Resolving datasets to your tables. Collate matches the datasets in OpenLineage events to existing tables using the dataset namespace. If your Spark sources don’t resolve automatically, configure the namespace-to-service mapping (and, optionally, auto-creation of missing entities and the default pipeline service) in Collate’s OpenLineage settings. This is the server-side replacement for the old spark.openmetadata.transport.databaseServiceNames option from the Spark Agent.

Choosing the right JAR

The openlineage-spark listener ships as a single package that you add to your Spark job. The version you use depends on your Spark version:
Spark versionopenlineage-spark versionMaven coordinate
Spark 3.xLatest release (1.37.0 or newer)io.openlineage:openlineage-spark_2.12:1.37.0
Spark 2.4.x1.36.0 (last release to support Spark 2)io.openlineage:openlineage-spark_2.12:1.36.0
OpenLineage dropped Spark 2.x support in release 1.37.0 — from that release onward the minimum supported version is Spark 3.x. If you are on Spark 2.4.x, pin openlineage-spark to 1.36.0. Match the Scala suffix (_2.12 or _2.13) to the Scala version your Spark build was compiled with.

Configuration — Spark 3.x

The example below uses PySpark. It adds the OpenLineage listener and points its HTTP transport at Collate.
1

Add the openlineage-spark package

Add io.openlineage:openlineage-spark_2.12:<version> to spark.jars.packages (or add a downloaded JAR to spark.jars) along with any other JARs your job needs — in this example the MySQL connector.
2

Register the OpenLineage listener

openlineage-spark ships a Spark listener, io.openlineage.spark.agent.OpenLineageSparkListener.

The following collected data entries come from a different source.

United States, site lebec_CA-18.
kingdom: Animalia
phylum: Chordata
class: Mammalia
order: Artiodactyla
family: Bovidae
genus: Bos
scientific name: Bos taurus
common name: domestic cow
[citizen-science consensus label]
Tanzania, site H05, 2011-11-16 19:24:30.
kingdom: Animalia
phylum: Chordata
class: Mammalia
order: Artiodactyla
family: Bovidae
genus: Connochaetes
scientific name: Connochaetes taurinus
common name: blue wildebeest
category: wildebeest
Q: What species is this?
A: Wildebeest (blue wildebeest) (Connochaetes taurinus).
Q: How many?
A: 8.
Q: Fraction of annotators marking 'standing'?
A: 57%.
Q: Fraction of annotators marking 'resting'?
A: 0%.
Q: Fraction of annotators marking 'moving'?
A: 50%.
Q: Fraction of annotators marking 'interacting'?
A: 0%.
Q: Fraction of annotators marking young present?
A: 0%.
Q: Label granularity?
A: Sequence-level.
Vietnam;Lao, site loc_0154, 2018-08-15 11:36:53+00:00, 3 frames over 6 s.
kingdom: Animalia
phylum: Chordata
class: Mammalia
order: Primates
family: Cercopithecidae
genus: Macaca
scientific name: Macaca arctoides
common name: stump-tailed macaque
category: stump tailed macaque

Register it as a spark.extraListeners.
3

spark.openlineage.transport.type

Set spark.openlineage.transport.type to http so events are pushed to Collate’s REST endpoint.
4

spark.openlineage.transport.url

Set spark.openlineage.transport.url to the base URL of your Collate instance, e.g. https://<your-collate-host>.
5

spark.openlineage.transport.endpoint

Set spark.openlineage.transport.endpoint to /api/v1/openlineage/lineage — Collate’s native OpenLineage ingestion endpoint.
6

spark.openlineage.transport.auth

Authenticate with a Collate bot JWT: set spark.openlineage.transport.auth.type to api_key and spark.openlineage.transport.auth.apiKey to your token. See Enable JWT Tokens.
7

spark.openlineage.namespace

Set spark.openlineage.namespace to the OpenLineage job namespace that identifies the source of these events. This is not the pipeline service name. Collate combines the namespace with the job name to build the pipeline that represents this Spark job, and places it under the pipeline service configured as defaultPipelineService in Collate’s OpenLineage settings (which defaults to a service named openlineage). To group these jobs under a specific service, set defaultPipelineService to an existing pipeline service rather than changing the namespace.
8

spark.openlineage.parentJobName (optional)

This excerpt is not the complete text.